▸ **To do**
Produce the tally of lines in the material below that hold "items", without anything else.

▸ **Material supplied**
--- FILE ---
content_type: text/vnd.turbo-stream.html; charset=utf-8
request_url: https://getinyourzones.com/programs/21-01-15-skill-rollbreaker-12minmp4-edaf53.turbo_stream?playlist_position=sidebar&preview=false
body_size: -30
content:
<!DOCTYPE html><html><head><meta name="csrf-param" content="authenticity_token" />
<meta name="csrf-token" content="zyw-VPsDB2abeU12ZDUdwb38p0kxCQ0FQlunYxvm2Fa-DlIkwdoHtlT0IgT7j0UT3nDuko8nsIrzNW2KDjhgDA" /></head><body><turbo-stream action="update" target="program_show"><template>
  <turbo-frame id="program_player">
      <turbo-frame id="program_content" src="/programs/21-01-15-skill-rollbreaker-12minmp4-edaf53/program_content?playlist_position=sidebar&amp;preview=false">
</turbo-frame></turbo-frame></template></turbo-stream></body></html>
* * *
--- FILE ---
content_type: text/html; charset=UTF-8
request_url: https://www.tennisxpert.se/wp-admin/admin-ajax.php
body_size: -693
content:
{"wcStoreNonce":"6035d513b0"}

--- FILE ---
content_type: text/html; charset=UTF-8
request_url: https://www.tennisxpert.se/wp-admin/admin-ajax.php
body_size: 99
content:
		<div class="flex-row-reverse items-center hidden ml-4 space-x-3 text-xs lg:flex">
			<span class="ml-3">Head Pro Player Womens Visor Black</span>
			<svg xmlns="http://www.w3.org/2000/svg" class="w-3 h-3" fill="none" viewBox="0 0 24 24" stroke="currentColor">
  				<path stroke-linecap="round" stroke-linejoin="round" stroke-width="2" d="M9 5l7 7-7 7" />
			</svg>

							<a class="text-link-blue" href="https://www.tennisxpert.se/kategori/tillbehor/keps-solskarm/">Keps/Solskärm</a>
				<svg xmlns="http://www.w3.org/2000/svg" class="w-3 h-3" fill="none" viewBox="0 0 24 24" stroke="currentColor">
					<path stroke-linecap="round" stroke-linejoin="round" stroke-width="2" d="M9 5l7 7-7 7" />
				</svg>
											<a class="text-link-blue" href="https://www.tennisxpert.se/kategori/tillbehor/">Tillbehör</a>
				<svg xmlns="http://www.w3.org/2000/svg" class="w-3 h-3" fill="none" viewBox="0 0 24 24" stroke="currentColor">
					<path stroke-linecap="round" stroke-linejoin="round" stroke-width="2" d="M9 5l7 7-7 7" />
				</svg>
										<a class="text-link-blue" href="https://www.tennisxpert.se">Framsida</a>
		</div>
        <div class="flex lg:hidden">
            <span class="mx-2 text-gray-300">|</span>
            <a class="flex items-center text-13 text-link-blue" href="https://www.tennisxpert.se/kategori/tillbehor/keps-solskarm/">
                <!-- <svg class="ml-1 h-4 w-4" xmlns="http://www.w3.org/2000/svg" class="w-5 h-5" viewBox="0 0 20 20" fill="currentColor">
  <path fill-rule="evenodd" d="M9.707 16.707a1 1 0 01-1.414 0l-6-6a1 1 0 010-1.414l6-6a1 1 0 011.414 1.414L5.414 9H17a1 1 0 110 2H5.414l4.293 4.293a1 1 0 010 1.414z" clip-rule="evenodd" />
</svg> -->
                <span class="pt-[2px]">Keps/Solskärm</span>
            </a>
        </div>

▸ **Written solution**
2